[Task requirements]
The records below must be retyped exactly.
* BEGIN Supplied material *
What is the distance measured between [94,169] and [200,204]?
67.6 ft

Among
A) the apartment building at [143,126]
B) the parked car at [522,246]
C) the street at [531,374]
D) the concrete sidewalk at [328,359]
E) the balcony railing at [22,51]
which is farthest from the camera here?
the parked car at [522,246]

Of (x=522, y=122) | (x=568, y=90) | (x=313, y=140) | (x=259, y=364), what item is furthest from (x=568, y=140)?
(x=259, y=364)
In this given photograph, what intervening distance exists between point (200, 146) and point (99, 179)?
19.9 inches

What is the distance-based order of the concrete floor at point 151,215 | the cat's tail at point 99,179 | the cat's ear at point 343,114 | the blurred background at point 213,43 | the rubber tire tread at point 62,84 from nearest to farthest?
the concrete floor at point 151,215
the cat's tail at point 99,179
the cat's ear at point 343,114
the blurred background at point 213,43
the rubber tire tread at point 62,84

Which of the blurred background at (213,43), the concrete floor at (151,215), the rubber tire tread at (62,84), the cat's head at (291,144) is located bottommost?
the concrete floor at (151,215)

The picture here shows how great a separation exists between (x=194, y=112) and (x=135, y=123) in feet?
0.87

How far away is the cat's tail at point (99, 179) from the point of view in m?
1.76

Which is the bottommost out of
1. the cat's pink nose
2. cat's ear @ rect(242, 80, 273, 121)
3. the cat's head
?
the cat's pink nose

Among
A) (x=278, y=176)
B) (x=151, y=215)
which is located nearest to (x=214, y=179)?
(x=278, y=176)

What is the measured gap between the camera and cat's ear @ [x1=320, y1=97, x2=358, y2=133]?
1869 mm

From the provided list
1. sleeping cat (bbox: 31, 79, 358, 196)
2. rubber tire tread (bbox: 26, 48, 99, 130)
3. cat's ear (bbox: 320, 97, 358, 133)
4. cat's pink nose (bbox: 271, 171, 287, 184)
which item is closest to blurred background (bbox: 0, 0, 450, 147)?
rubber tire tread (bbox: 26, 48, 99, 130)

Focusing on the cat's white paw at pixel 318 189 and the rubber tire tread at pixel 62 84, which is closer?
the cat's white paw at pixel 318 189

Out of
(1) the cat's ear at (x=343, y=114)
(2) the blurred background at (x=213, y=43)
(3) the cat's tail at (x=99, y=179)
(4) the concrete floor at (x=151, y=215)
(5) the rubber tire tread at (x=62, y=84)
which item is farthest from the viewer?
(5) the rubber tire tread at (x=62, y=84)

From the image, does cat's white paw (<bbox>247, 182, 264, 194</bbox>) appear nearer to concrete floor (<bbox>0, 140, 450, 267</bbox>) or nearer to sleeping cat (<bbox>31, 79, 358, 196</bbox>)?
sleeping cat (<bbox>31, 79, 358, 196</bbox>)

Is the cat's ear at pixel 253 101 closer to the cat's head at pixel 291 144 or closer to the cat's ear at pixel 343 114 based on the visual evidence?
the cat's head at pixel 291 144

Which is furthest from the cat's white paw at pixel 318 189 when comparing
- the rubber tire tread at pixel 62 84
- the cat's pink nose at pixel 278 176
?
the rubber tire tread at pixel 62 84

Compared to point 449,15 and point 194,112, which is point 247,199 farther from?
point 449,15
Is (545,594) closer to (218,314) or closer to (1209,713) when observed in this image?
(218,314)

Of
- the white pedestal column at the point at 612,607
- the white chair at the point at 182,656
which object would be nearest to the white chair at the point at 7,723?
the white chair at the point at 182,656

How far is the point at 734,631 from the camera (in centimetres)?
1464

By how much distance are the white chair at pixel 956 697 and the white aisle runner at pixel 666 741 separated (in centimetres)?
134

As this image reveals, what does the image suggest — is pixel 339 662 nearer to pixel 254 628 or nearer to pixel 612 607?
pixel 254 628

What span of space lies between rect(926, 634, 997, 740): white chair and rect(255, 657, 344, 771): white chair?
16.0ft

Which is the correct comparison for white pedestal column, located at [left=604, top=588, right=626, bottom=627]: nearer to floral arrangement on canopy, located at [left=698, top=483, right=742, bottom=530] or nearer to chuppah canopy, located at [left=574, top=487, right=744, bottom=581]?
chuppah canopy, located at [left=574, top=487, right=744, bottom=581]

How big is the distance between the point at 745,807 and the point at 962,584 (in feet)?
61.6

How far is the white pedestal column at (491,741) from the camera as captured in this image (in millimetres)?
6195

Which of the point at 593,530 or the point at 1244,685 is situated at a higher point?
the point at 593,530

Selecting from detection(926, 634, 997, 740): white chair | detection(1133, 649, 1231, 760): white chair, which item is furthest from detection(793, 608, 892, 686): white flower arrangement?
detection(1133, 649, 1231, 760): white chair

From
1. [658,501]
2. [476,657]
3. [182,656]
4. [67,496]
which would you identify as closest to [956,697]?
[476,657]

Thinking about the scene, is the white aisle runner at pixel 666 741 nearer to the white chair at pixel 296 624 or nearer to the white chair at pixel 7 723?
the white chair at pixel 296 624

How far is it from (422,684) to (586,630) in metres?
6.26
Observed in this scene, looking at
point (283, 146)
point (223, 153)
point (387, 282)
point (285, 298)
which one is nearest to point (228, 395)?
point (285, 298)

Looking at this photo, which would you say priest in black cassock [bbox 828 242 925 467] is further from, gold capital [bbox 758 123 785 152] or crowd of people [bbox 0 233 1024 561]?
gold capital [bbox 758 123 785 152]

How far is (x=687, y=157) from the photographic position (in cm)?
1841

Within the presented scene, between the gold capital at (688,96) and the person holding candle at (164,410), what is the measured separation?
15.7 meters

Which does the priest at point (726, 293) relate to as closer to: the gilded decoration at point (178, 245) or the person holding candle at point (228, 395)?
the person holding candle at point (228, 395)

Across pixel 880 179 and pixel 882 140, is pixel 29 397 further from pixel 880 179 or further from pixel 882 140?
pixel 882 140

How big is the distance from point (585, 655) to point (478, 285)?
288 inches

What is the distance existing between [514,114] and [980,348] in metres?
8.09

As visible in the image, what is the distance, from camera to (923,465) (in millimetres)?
* END Supplied material *
[Exercise result]
What is the distance measured between [94,169] and [200,204]?
67.6 ft

Among
A) the apartment building at [143,126]
B) the parked car at [522,246]
C) the street at [531,374]
D) the concrete sidewalk at [328,359]
E) the balcony railing at [22,51]
which is farthest from the camera here?
the parked car at [522,246]

Of (x=522, y=122) | (x=568, y=90) | (x=313, y=140) | (x=259, y=364), what item is furthest from (x=568, y=140)?
(x=259, y=364)
In this given photograph, what intervening distance exists between point (200, 146) and point (99, 179)?
19.9 inches

What is the distance-based order of the concrete floor at point 151,215 | the cat's tail at point 99,179 | the cat's ear at point 343,114 | the blurred background at point 213,43 | the rubber tire tread at point 62,84 from nearest to farthest?
the concrete floor at point 151,215
the cat's tail at point 99,179
the cat's ear at point 343,114
the blurred background at point 213,43
the rubber tire tread at point 62,84

Which of the blurred background at (213,43), the concrete floor at (151,215), the rubber tire tread at (62,84), the cat's head at (291,144) is located bottommost?
the concrete floor at (151,215)

The picture here shows how great a separation exists between (x=194, y=112) and (x=135, y=123) in feet?
0.87

How far away is the cat's tail at point (99, 179) from the point of view in m?
1.76

Which is the bottommost out of
1. the cat's pink nose
2. cat's ear @ rect(242, 80, 273, 121)
3. the cat's head
?
the cat's pink nose

Among
A) (x=278, y=176)
B) (x=151, y=215)
which is located nearest to (x=214, y=179)?
(x=278, y=176)

What is the measured gap between the camera and cat's ear @ [x1=320, y1=97, x2=358, y2=133]?
1869 mm

From the provided list
1. sleeping cat (bbox: 31, 79, 358, 196)
2. rubber tire tread (bbox: 26, 48, 99, 130)
3. cat's ear (bbox: 320, 97, 358, 133)
4. cat's pink nose (bbox: 271, 171, 287, 184)
which item is closest to blurred background (bbox: 0, 0, 450, 147)?
rubber tire tread (bbox: 26, 48, 99, 130)

Focusing on the cat's white paw at pixel 318 189 and the rubber tire tread at pixel 62 84, which is closer?
the cat's white paw at pixel 318 189

Out of
(1) the cat's ear at (x=343, y=114)
(2) the blurred background at (x=213, y=43)
(3) the cat's tail at (x=99, y=179)
(4) the concrete floor at (x=151, y=215)
(5) the rubber tire tread at (x=62, y=84)
which item is farthest from the viewer?
(5) the rubber tire tread at (x=62, y=84)

From the image, does cat's white paw (<bbox>247, 182, 264, 194</bbox>) appear nearer to concrete floor (<bbox>0, 140, 450, 267</bbox>) or nearer to sleeping cat (<bbox>31, 79, 358, 196</bbox>)?
sleeping cat (<bbox>31, 79, 358, 196</bbox>)

Is the cat's ear at pixel 253 101 closer to the cat's head at pixel 291 144 or closer to the cat's ear at pixel 343 114 based on the visual evidence?
the cat's head at pixel 291 144

Which is furthest from the cat's white paw at pixel 318 189 when comparing
- the rubber tire tread at pixel 62 84
- the cat's pink nose at pixel 278 176
?
the rubber tire tread at pixel 62 84

Compared to point 449,15 and point 194,112, which is point 247,199 farther from?
point 449,15
Is (545,594) closer to (218,314) or closer to (1209,713) when observed in this image?
(218,314)

Of
- the white pedestal column at the point at 612,607
- the white chair at the point at 182,656
which object would be nearest to the white chair at the point at 7,723?
the white chair at the point at 182,656

How far is the point at 734,631 from the camera (in centimetres)?
1464

By how much distance are the white chair at pixel 956 697 and the white aisle runner at pixel 666 741 separated (in centimetres)?
134

As this image reveals, what does the image suggest — is pixel 339 662 nearer to pixel 254 628 or nearer to pixel 612 607?
pixel 254 628

What span of space lies between rect(926, 634, 997, 740): white chair and rect(255, 657, 344, 771): white chair?
16.0ft

Which is the correct comparison for white pedestal column, located at [left=604, top=588, right=626, bottom=627]: nearer to floral arrangement on canopy, located at [left=698, top=483, right=742, bottom=530] or nearer to chuppah canopy, located at [left=574, top=487, right=744, bottom=581]?
chuppah canopy, located at [left=574, top=487, right=744, bottom=581]

How big is the distance between the point at 745,807 and the point at 962,584 (in feet)?
61.6

How far is the white pedestal column at (491,741) from the camera as captured in this image (in millimetres)?
6195

Which of the point at 593,530 or the point at 1244,685 is situated at a higher point?
the point at 593,530

Selecting from detection(926, 634, 997, 740): white chair | detection(1133, 649, 1231, 760): white chair, which item is furthest from detection(793, 608, 892, 686): white flower arrangement?
detection(1133, 649, 1231, 760): white chair

From
1. [658,501]
2. [476,657]
3. [182,656]
4. [67,496]
which would you identify as closest to [956,697]?
[476,657]

Thinking about the scene, is the white aisle runner at pixel 666 741 nearer to the white chair at pixel 296 624 or nearer to the white chair at pixel 7 723?
the white chair at pixel 296 624

How far is it from (422,684) to (586,630) in metres?
6.26
Observed in this scene, looking at
point (283, 146)
point (223, 153)
point (387, 282)
point (285, 298)
which one is nearest to point (228, 395)?
point (285, 298)

Looking at this photo, which would you say priest in black cassock [bbox 828 242 925 467] is further from, gold capital [bbox 758 123 785 152] or crowd of people [bbox 0 233 1024 561]?
gold capital [bbox 758 123 785 152]

How far is (x=687, y=157) from the photographic position (in cm)?
1841

Within the presented scene, between the gold capital at (688,96) and the person holding candle at (164,410), what is the measured separation?
15.7 meters

Which does the priest at point (726, 293) relate to as closer to: the gilded decoration at point (178, 245) or the person holding candle at point (228, 395)?
the person holding candle at point (228, 395)

Across pixel 880 179 and pixel 882 140, is pixel 29 397 further from pixel 880 179 or further from pixel 882 140?
pixel 882 140

How big is the distance from point (585, 655) to point (478, 285)?
288 inches

What is the distance existing between [514,114] and [980,348] in metres?
8.09

As visible in the image, what is the distance, from camera to (923,465) (in millimetres)?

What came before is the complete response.